Viral Infections and Their Impact on the Respiratory Microbiome in Pediatric Patients with Cystic Fibrosis
Saturday, March 5, 2016: 2:15 PM
Room 406AB (Convention Center)
Gina T. Coscia, MD, , ,
Rationale:   Viruses are known to impact clinical status in patients with cystic fibrosis (CF); however their effects on the respiratory microbiome are unclear. The goal of our study is to assess changes in the lung microbiome of pediatric patients with CF during periods of wellness and exacerbation, with a focus on the impact of viral infection, using culture-dependent and independent techniques. Our hypothesis is that viruses impact the respiratory microbiome leading to worse clinical sequelae during exacerbation.

Methods:  In this prospective, longitudinal study we recruited 101 pediatric patients with CF, ages 0-22 years. We collected oropharyngeal swab, sputum, and BAL samples from subjects during their clinical baseline and exacerbation states. We used Illumina sequencing and standard culture for bacterial detection and quantitative RT-PCR techniques for viral detection. 

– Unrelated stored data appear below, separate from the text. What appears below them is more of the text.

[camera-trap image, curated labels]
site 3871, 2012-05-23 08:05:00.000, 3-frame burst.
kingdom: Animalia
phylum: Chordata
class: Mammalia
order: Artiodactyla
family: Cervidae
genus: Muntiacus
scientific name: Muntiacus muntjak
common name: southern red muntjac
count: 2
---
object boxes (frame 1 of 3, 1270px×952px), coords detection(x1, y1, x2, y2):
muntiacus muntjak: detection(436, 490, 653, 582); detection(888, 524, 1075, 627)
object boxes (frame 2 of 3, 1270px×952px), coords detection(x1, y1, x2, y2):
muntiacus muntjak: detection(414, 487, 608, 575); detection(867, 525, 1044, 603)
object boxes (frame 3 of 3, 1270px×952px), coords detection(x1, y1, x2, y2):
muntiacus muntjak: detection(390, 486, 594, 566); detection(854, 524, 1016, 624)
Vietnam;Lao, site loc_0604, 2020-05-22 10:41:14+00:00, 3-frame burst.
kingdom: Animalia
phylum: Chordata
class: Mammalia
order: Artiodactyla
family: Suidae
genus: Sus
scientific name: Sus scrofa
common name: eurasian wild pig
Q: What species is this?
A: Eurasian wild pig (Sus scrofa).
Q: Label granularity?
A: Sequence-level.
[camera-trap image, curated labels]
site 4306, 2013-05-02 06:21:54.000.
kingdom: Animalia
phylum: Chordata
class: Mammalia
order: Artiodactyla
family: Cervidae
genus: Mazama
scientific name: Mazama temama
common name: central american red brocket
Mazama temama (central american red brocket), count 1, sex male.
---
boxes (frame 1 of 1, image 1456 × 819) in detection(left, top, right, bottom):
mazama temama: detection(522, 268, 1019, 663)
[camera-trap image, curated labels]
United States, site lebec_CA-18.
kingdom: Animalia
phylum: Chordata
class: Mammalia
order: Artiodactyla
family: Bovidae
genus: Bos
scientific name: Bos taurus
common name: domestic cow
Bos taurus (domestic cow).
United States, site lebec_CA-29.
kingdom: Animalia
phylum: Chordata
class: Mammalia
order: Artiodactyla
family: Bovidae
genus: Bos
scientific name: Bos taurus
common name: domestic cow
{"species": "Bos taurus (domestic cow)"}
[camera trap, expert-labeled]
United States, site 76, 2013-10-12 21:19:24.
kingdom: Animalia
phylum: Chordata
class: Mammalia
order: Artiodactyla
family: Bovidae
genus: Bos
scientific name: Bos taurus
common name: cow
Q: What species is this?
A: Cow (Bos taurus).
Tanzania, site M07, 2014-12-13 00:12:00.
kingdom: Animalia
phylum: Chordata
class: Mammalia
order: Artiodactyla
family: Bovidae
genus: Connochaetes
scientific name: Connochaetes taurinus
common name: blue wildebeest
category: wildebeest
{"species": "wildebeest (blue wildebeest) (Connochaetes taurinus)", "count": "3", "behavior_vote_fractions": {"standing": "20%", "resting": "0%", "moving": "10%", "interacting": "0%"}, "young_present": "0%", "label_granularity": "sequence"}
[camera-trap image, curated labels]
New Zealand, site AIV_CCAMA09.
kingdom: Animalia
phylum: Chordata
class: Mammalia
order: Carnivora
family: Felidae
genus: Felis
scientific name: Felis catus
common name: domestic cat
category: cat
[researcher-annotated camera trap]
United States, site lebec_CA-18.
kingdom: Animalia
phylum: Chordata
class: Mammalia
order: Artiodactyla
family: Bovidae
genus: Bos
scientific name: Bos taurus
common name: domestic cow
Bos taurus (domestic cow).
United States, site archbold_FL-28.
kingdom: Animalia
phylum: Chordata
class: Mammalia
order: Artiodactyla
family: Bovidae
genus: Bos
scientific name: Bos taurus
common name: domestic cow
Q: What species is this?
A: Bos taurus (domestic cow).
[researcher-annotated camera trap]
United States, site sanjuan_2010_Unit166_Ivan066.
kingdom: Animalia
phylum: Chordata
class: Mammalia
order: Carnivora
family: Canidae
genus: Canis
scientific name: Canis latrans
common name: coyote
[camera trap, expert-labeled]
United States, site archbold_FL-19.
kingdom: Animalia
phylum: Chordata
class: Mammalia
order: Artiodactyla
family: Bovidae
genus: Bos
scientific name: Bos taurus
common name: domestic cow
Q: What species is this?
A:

Results: We collected 380 samples from 102 subjects between March, 2013 and June, 2014. Seventy-three samples are virus positive and 307 are virus negative. The most prevalent viruses in our cohort are rhinovirus/enterovirus and coronavirus.  Virus (+) samples are associated with a greater prevalence of traditional CF pathogens (p = 0.0018).  We found no clear relationship between viral infections and clinical status or lung function.  Using deep-sequencing, we defined 1,772 OTUs rarified to 10,000 reads and found some changes in relative abundances of organisms in virus (+) compared to virus (-) samples, particularly prevotella species.

Conclusions: Detection of viruses in pediatric patients with CF may predict subsequent infection with traditional CF pathogens.  Viruses may also be associated with subtle changes in the microbiome but further analysis is needed.